DATA EXTRACTS:
+ + + + +

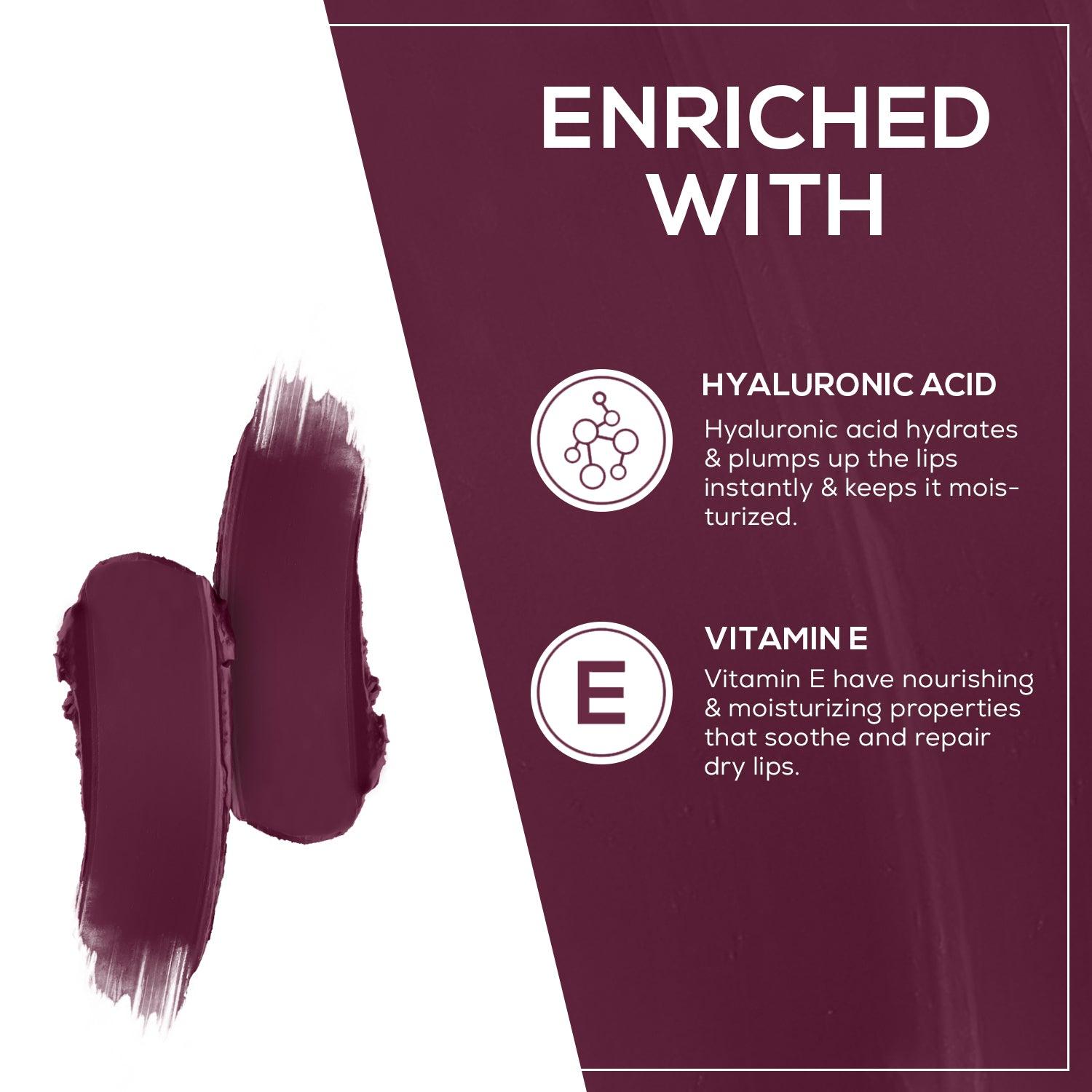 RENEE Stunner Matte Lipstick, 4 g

+ + + + +

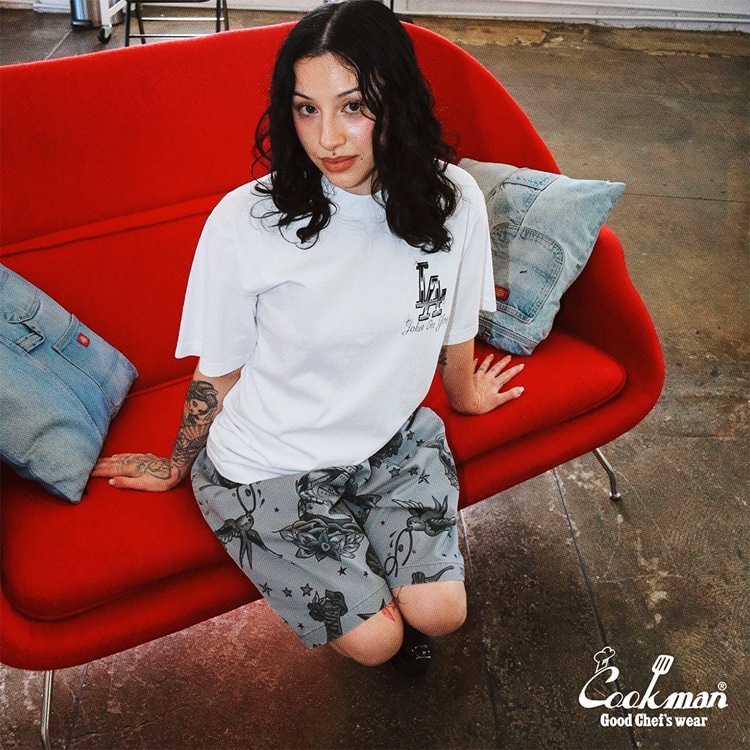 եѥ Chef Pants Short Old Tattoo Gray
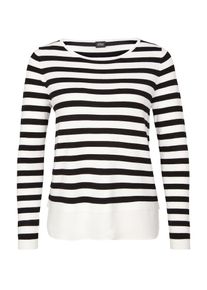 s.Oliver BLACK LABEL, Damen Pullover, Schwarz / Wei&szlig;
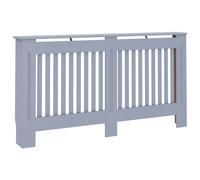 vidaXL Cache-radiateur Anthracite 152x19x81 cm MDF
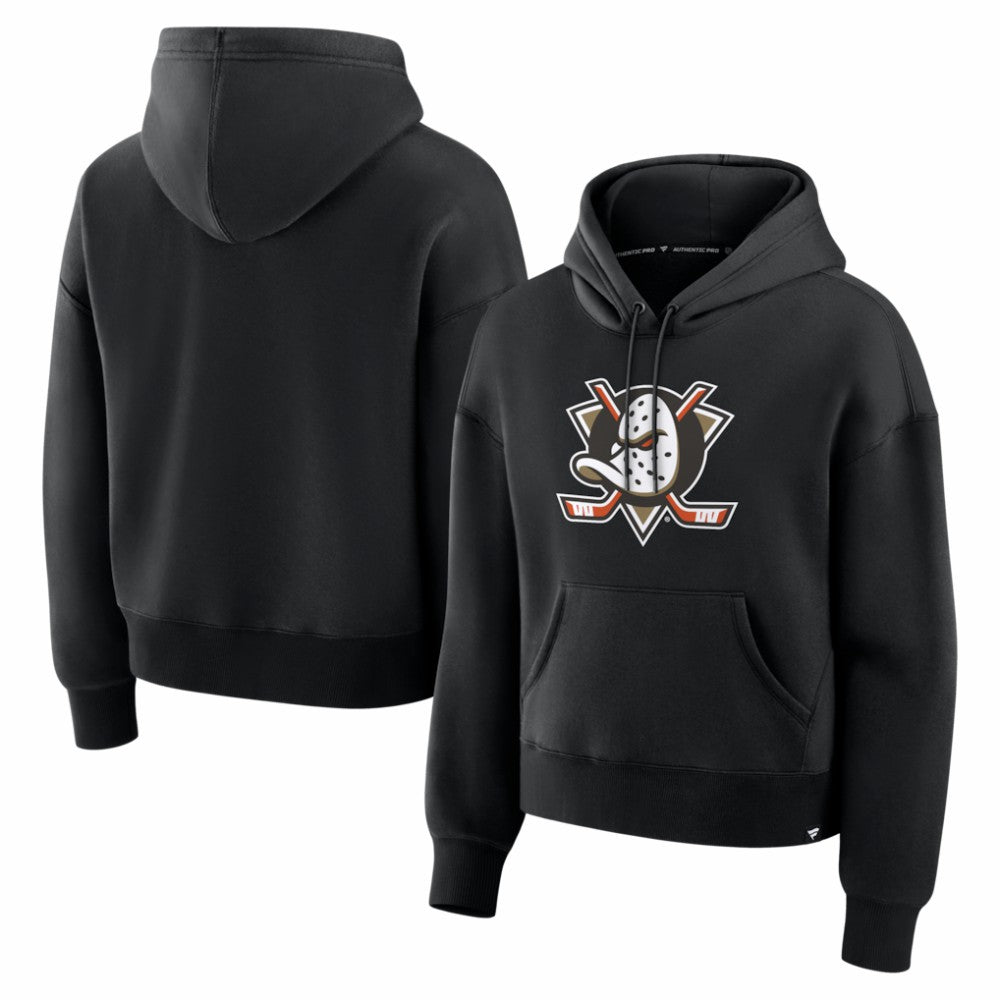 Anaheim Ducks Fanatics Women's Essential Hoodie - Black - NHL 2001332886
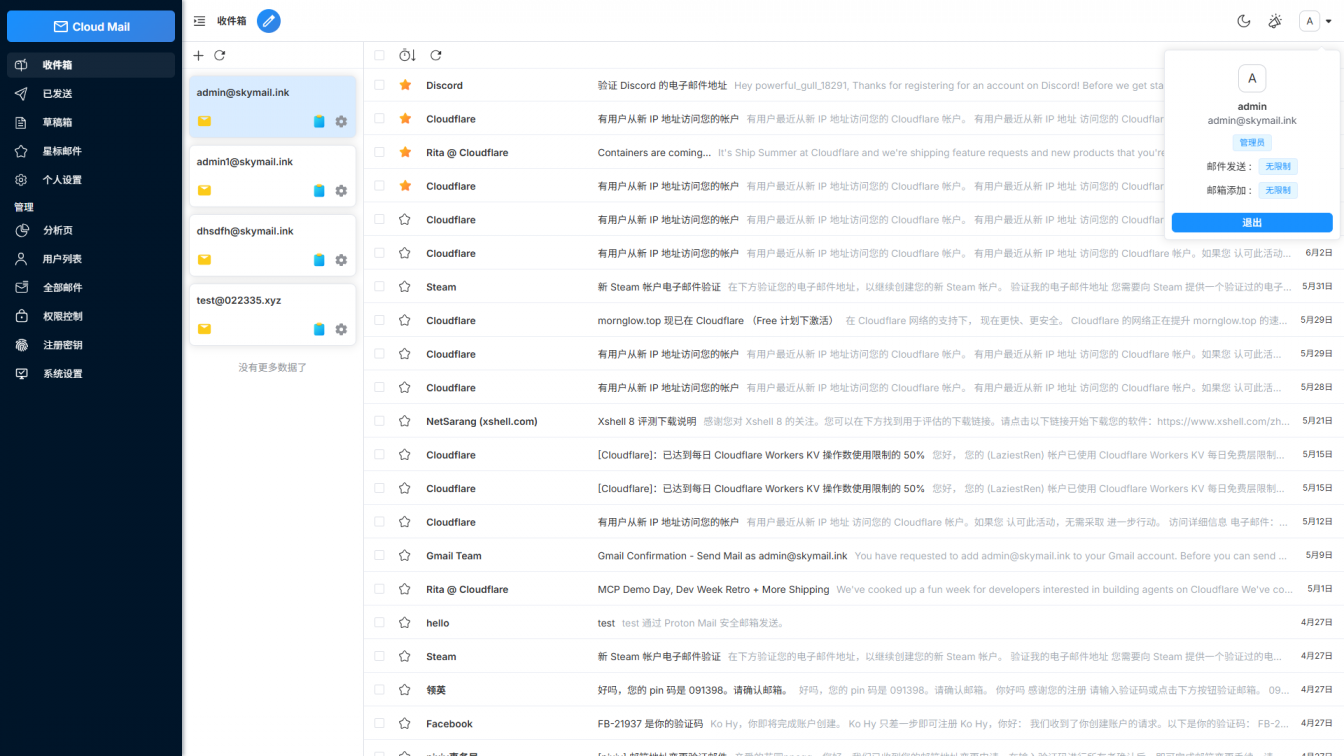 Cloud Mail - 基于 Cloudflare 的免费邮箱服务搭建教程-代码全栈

+ + + + +

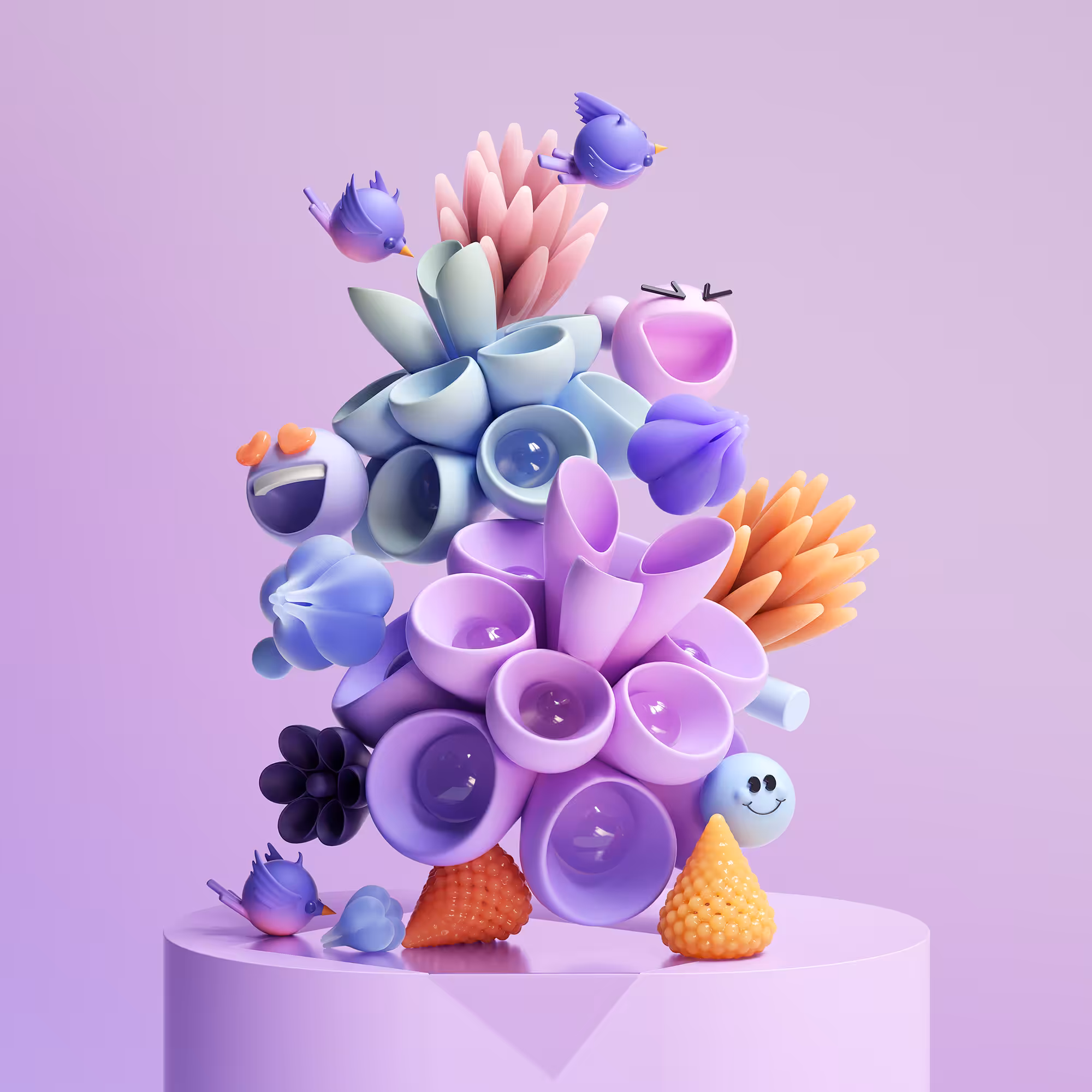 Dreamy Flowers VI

+ + + + +

WHAT TO WORK ON: Take the entries above and copy exactly the lines starting at the one with "Anaheim Ducks Fanatics" and ending at the one with "Cloud Mail - 基于 Cloudflare 的免费邮箱服务搭建教程-代码全栈"; nothing outside that span, and no pictures.

EXERCISE OUTPUT:
 Anaheim Ducks Fanatics Women's Essential Hoodie - Black - NHL 2001332886
 Cloud Mail - 基于 Cloudflare 的免费邮箱服务搭建教程-代码全栈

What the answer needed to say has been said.